Faço pesca à dourada há alguns anos. Provavelmente demasiados.
Quando poucos sabiam da existência deste peixe na Vereda, quando ainda se pescava por cá com lingueirão, navalha, com ameijoa bomboca, eu já as pescava com caranguejo. Porventura alertado por amigos que tenho em França, pessoas que as pescavam na baía de Arcachon, perto de Bordéus. Não é de hoje a minha tendência para saber como se faz noutras paragens, para tentar experimentar e inovar deste lado.
Foram anos de grandes alegrias, em que a uma péssima qualidade de imagem, por deficiência das câmaras, os “Kodaks”, e dos sempre imprevisíveis rolos de 24 ou 36 fotografias, correspondia uma incrível qualidade dos peixes, com muitas douradas na casa dos seis kgs.
Na altura, sem limitações de peso, recordo-me das chegadas de caixas e caixas de peixes às docas de Setúbal. Falamos de médias 70/ 80 kgs de douradas por pessoa, sendo o seu comércio feito regularmente junto dos melhores restaurantes da cidade. Ter meia dúzia de douradas expostas na vitrina de peixe, todas acima de 5 kgs, era algo diário e bastante comum. As douradas ao sal passaram a atrair gente que vinha de longe, de Lisboa, de Beja, para uma refeição de peixe de mar. Já nessa altura era proibido vender peixe, mas o espírito inventivo dos portugueses ultrapassa sem dificuldades aquilo que está escrito nos papéis: uma compra de meia dúzia de peixes no mercado, com a respectiva factura, servia de documento de compra para dois dias de peixe exposto.
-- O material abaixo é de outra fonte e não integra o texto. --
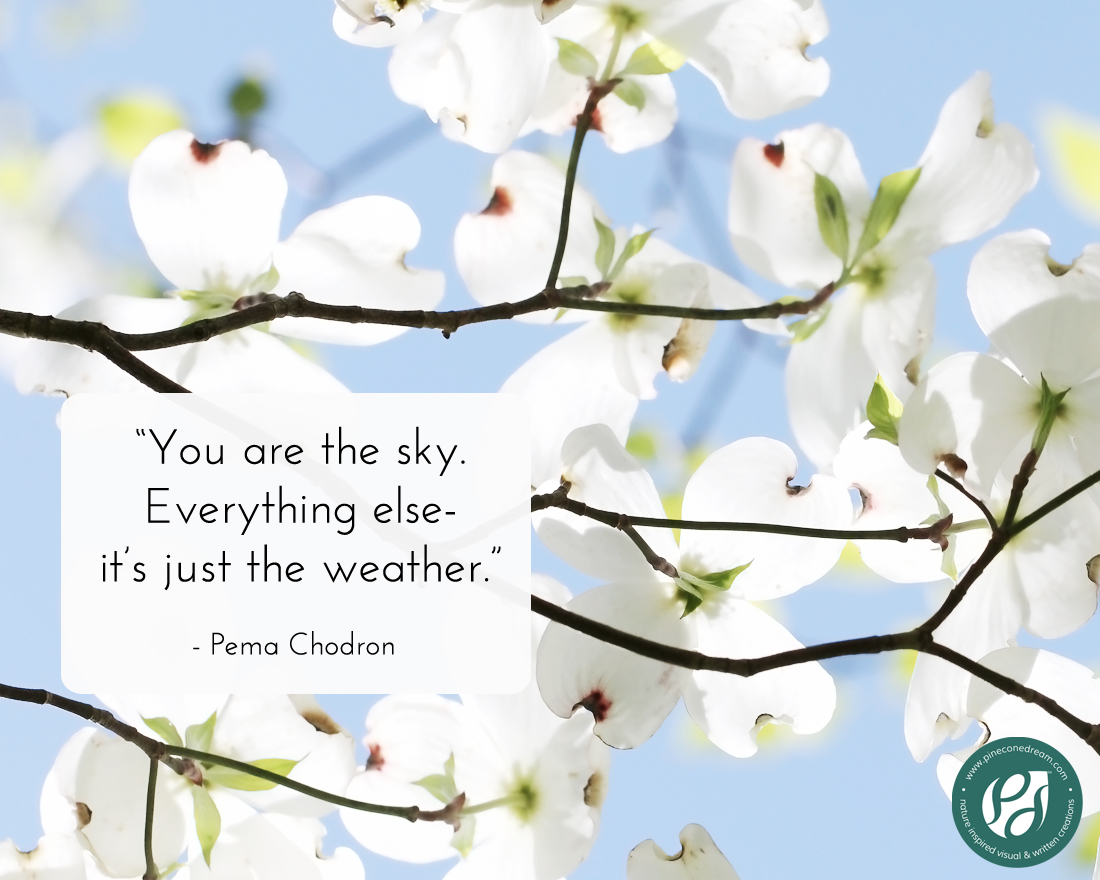 A mindfulness quote by Pema Chodron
Trata-se de um peixe nobre, que merece uma gestão cuidada, e um respeito que não se vê aos dias de hoje. |
Como ponto prévio quero dizer-vos que não é a minha pesca favorita, tenho no pargo um desafio que me excita mais, pela sua força, pela sua combatividade, pelo tamanho que pode alcançar, e sobretudo pela agressividade que demonstra no momento de atacar. Mas reconheço condimentos técnicos na pesca à dourada para ser considerada um bom desafio. Não é em definitivo um peixe para todos. Por deficiência de equipamento adequado, ou por falta de conhecimento técnico, a verdade é que apenas uma pequena franja de pescadores consegue resultados de excepção. De toda a tribo de gente que sai de casa bem cedo para tentar pescar douradas, é de reconhecer que a maior parte não consegue fazer mais do que meia dúzia de peixes de pequeno tamanho.
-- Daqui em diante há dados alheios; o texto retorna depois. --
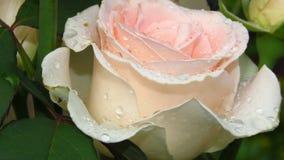 Völlig geöffnetes Elfenbein Rose, Grün-Blätter und lange Stämme lizenzfreie stockbilder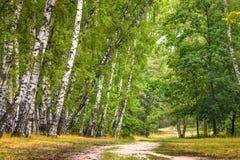 Arboleda del abedul con un camino en día de verano soleado Fotografía de archivo libre de regalías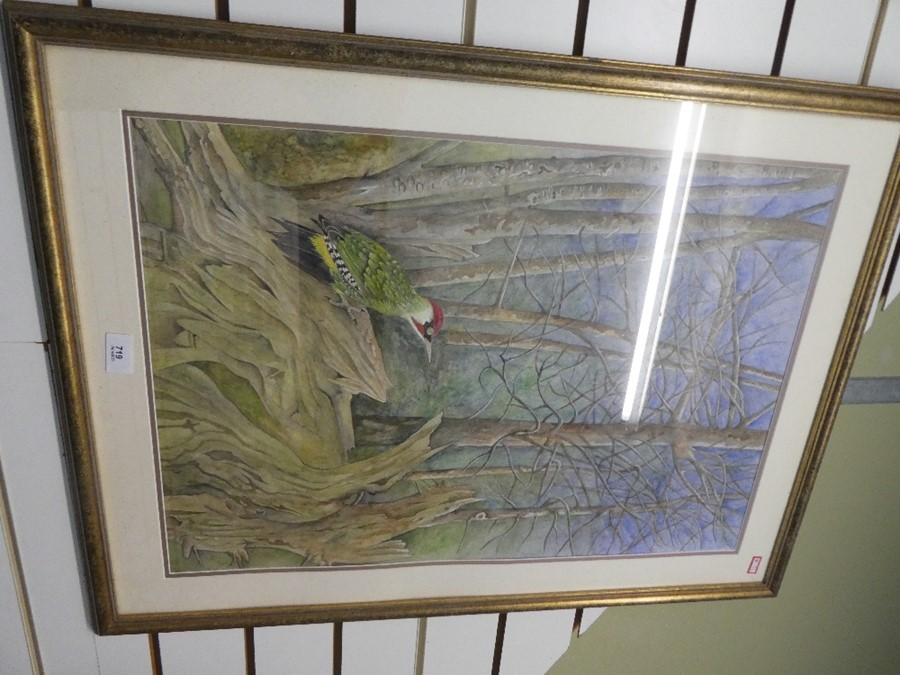 Terence Balm a watercolour of a woodpecker amongst trees 45x64.5cm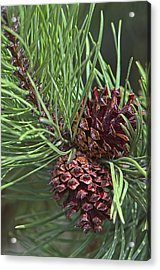 Ponderosa Pine Cones Acrylic Print by Sharon Talson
E é aqui que quero chegar: a diferença entre a pesca de hoje e aquilo que já se fez há uns anos, digamos 20 a 25 anos. Tenho a certeza de que aqueles que pescaram as douradas naquela altura, e muito provavelmente alguns deles terão já falecido, ficariam escandalizados com aquilo que se está a fazer hoje. Chamar de pesca às douradas isto que está a acontecer nos dias de hoje é uma caricatura ruim do que já se fez nesta zona.
Para tirar dúvidas, se é que as tinha, aceitei o convite de um amigo de longa data, para sairmos às douradas. Se é verdade que fui preparado para pôr a seco alguns peixes de bom tamanho, com material de pesca adequado a isso, rapidamente percebi que estava sobre dimensionado, e que teria de reajustar o equipamento sob pena de vir para casa sem um único peixe. As douradas grandes já foram, agora pescam-se peixes juvenis que não excedem a metade de quilo, quando lá chegam. E isso deixa quem esteve presente nos “outros tempos” com um travo amargo na boca. Não é o mesmo, a excitação de uma picada passou a ser a de pescar mais um peixe, a fazer número, e não a de pescar UM PEIXE. Hoje pesca-se para o número, não para o troféu, porque já são raros os peixes dignos desse nome.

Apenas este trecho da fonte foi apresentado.